University and early Communist activity

Philip Spratt got a university scholarship in 1921 for Downing College, Cambridge, to study Mathematics. He writes in his memoirs: "But I was in no mood to devote myself to my proper studies, or to associate with the dull dogs who stuck to theirs. I dabbled in literature and philosophy and psychology and anthropology." He was awarded a First-class degree on completing the Mathematics tripos. He joined the Union Society, the University Labour Club and a private discussion society called the Heretics, of which Charles Kay Ogden was President; Frank P. Ramsey, I.A. Richards and Patrick Blackett, Baron Blackett often attended. Philip Spratt, Maurice Dobb, John Desmond Bernal, Ivor Montagu, the historian Allen Hutt, A.L Bacharach, Barnet Woolf and Michael Roberts (writer) comprised the tiny handful of Communist Party members at the university at that time. Spratt, Woolf and Roberts would sell the Worker's Weekly to railwaymen at the town railway station or canvass the working-class areas of Cambridge. Spratt worked, for a while, at the Labour Research Department in the Metropolitan Borough of Deptford, and was a member of the London University Labour Party.

════════════════

▶ _Goal 1_:
In the passage about Philip Spratt's university years, rewrite the paragraph beginning "Philip Spratt got a university scholarship" as a short bulleted list that keeps its main facts.
▶ _Goal 2_:
List everyone the passage about Philip Spratt's university years names as a Communist Party member at the university at that time.
▶ _Goal 3_:
According to the passage about Philip Spratt's university years, who was President of the discussion society called the Heretics?

▶ _Data segment_:
════════════════

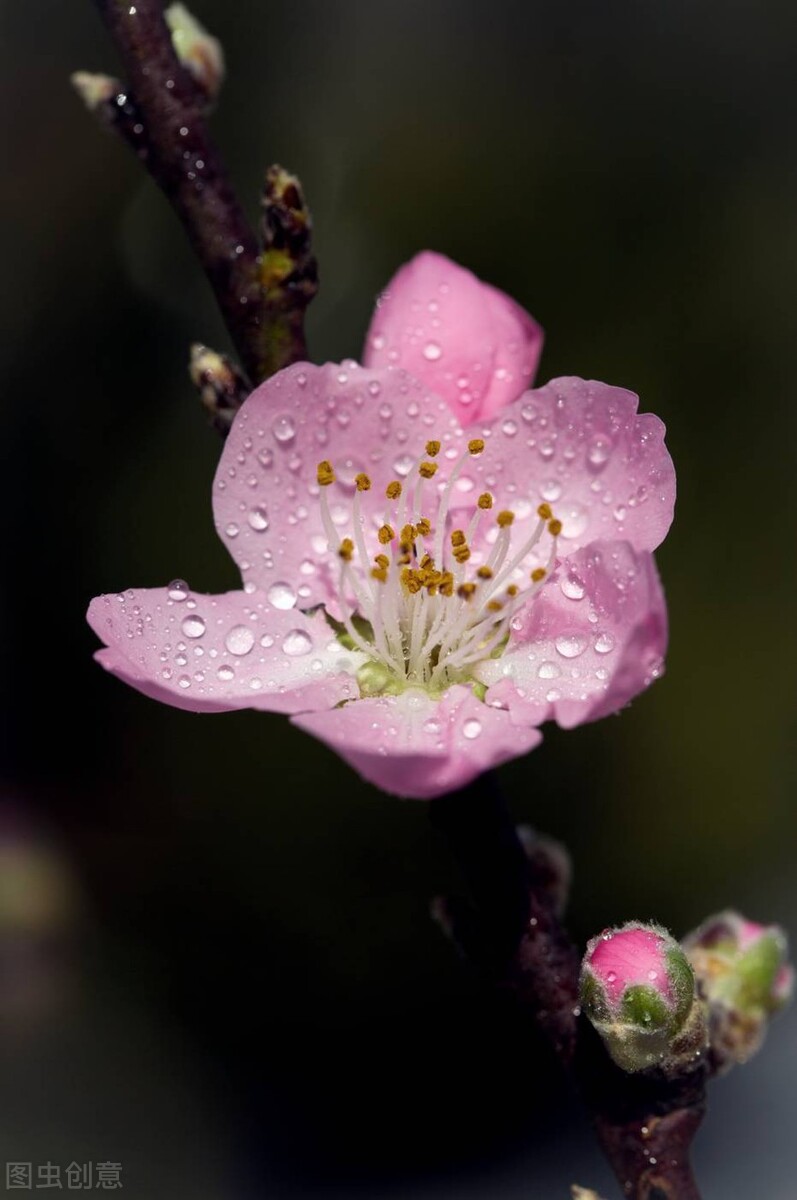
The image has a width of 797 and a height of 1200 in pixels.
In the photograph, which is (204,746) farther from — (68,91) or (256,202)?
(68,91)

════════════════

▶ _Answer 1_:
- In 1921 Spratt won a scholarship to study Mathematics at Downing College, Cambridge.
- He dabbled in literature, philosophy, psychology and anthropology instead of focusing on his studies, yet earned a First-class degree in the Mathematics tripos.
- He joined the Union Society, the University Labour Club and the Heretics, a discussion society led by Charles Kay Ogden.
- He was one of a small handful of Communist Party members at the university.
- With Woolf and Roberts, he sold the Worker's Weekly to railwaymen and canvassed working-class areas of Cambridge.
- He later worked at the Labour Research Department in Deptford and belonged to the London University Labour Party.

▶ _Answer 2_:
Philip Spratt, Maurice Dobb, John Desmond Bernal, Ivor Montagu, Allen Hutt, A.L Bacharach, Barnet Woolf, Michael Roberts

▶ _Answer 3_:
Charles Kay Ogden